The report made 24 recommendations, including strengthening the powers of the Australian Securities and Investments Commission (Asic), the establishment of a bank “hardship” scheme and funding for financial literacy education.

But Whish-Wilson, Williams and Xenophon believe only a royal commission will provide answers to questions raised by the reports and Xenophon also wants a compensation scheme funded by government and the banks.

The report follows the investigation by Fairfax journalist Adele Ferguson and Four Corners into CommInsure life insurance products and a previous investigation into financial planners.

The CommInsure scandal has sparked an Asic investigation.

Williams is a long-term campaigner to clean up the financial advice market and has previously called for a royal commission.

He said the weight of evidence was building and, in a rare show of unity, Williams joined Xenophon and Whish-Wilson for a media conference on the issue.

“I’m getting sick to death of financial products – when I started it was Storm products – causing many elderly people to lose their whole livelihoods,” he said.

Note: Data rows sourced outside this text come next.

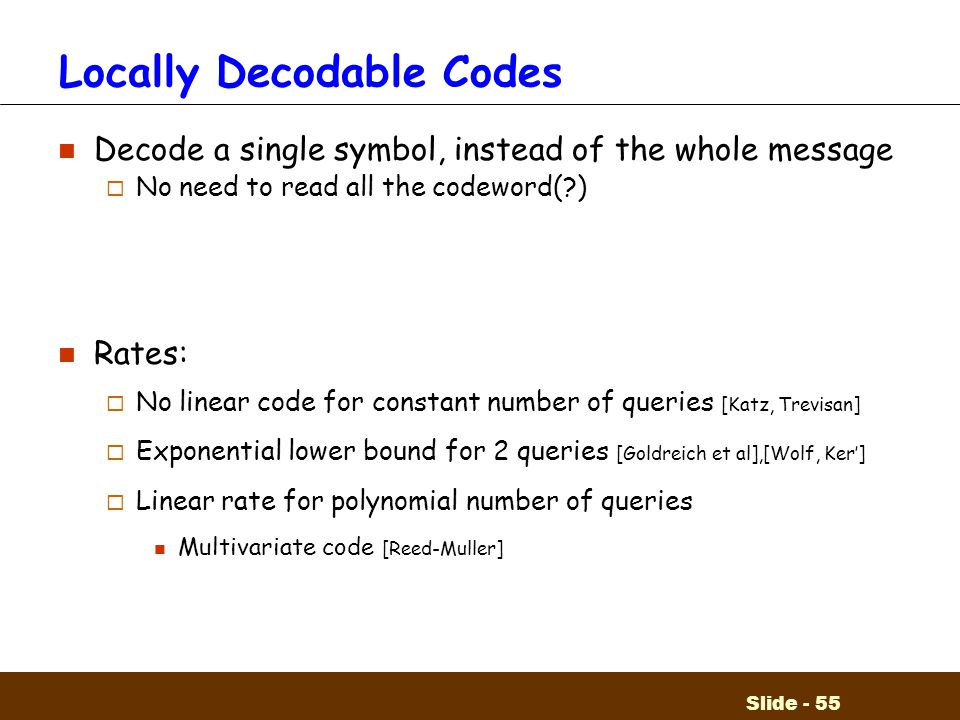 Locally Decodable Codes

Decode a single symbol, instead of the whole message

No need to read all the codeword(?)

Rates:

No linear code for constant number of queries [Katz, Trevisan]

Exponential lower bound for 2 queries [Goldreich et al],[Wolf, Ker']

Linear rate for polynomial number of queries

Multivariate code [Reed-Muller]

Slide - 55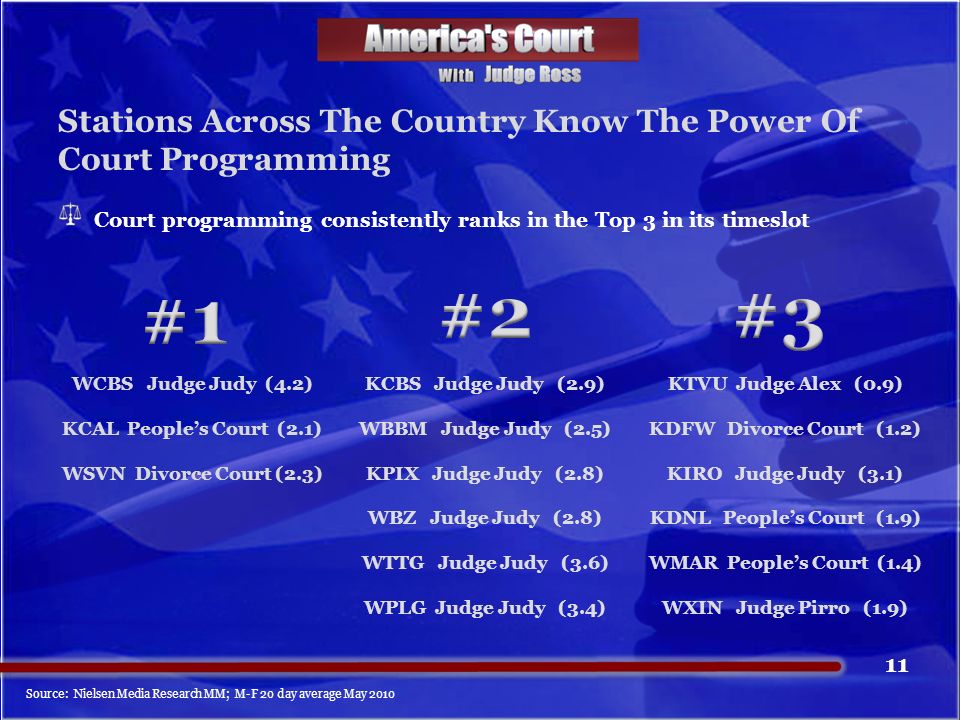 America's Court
With Judge Ross

Stations Across The Country Know The Power Of Court Programming

Court programming consistently ranks in the Top 3 in its timeslot

#1

WCBS Judge Judy (4.2)

KCAL People's Court (2.1)

WSVN Divorce Court (2.3)

#2

KCBS Judge Judy (2.9)

WBBM Judge Judy (2.5)

KPIX Judge Judy (2.8)

WBZ Judge Judy (2.8)

WTTG Judge Judy (3.6)

WPLG Judge Judy (3.4)

#3

KTVU Judge Alex (0.9)

KDFW Divorce Court (1.2)

KIRO Judge Judy (3.1)

KDNL People's Court (1.9)

WMAR People's Court (1.4)

WXIN Judge Pirro (1.9)

11

Source: Nielsen Media Research MM; M-F 20 day average May 2010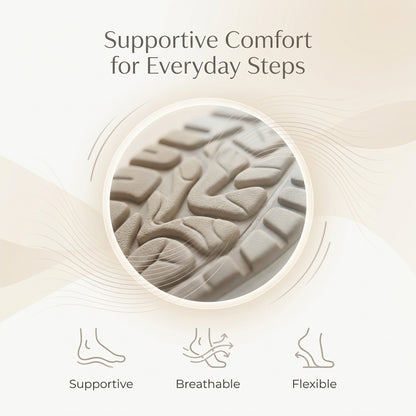 Supportive Comfort
for Everyday Steps

Supportive

Breathable

Flexible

“We had financial planning scandal. Now we’ve got the life insurance scandal and we have Timbercorp and Great Southern.

“These bad products where good, hard-working Australians, many of them in the twilight of their lives, they might be 70 to 75 years old, are facing financial ruination because of bad financial products.

“The more I see of this … it leans towards a royal commission into the financial sector.”

In 2009, two of Australia’s largest agribusiness managed investment schemes (MIS) – Timbercorp and Great Southern – collapsed, followed by other major schemes, including Willmott Forests Ltd and Gunns Plantation Ltd.

The products were designed to increase Australia’s forestry plantations and attracted experienced investors as well as “average hard-working Australians”.

“The stories of financial loss and personal anguish retold in this report do not adequately convey the deep pain and suffering endured by many of the growers who invested in MIS that eventually folded,” the report said.

“Some struggled to put together their submission because reliving the financial and personal distress was ‘extremely confronting’, while others could not rouse the energy and have remained silent.”

The financial products were both designed by the investment companies, which in many cases also lent money to their customers to buy the products.

Banks underwrote the loans.

“[The banks] were in a position where they knew if they pulled their financing, the house of cards would come tumbling down so I believe they kept these companies going when they shouldn’t have because these companies were out right until the music stopped selling new schemes to new growers and new investors who ultimately ended up doing their dough,” Whish-Wilson said.

“I think these are questions that we absolutely need to get to the bottom of and I am convinced that the banks themselves are ultimately culpable for this financial tragedy as I believe some politicians are from previous governments who refused to change legislation when the warning signs were there.”

In 2010, Liberal senator Bill Heffernan warned in a report he had “grave concerns” at some of the companies’ behaviour and urged the government to reconsider the tax treatment of managed investment schemes. Heffernan told Guardian Australia: “Given the evidence over the years it does not surprise me this could lead to a royal commission.”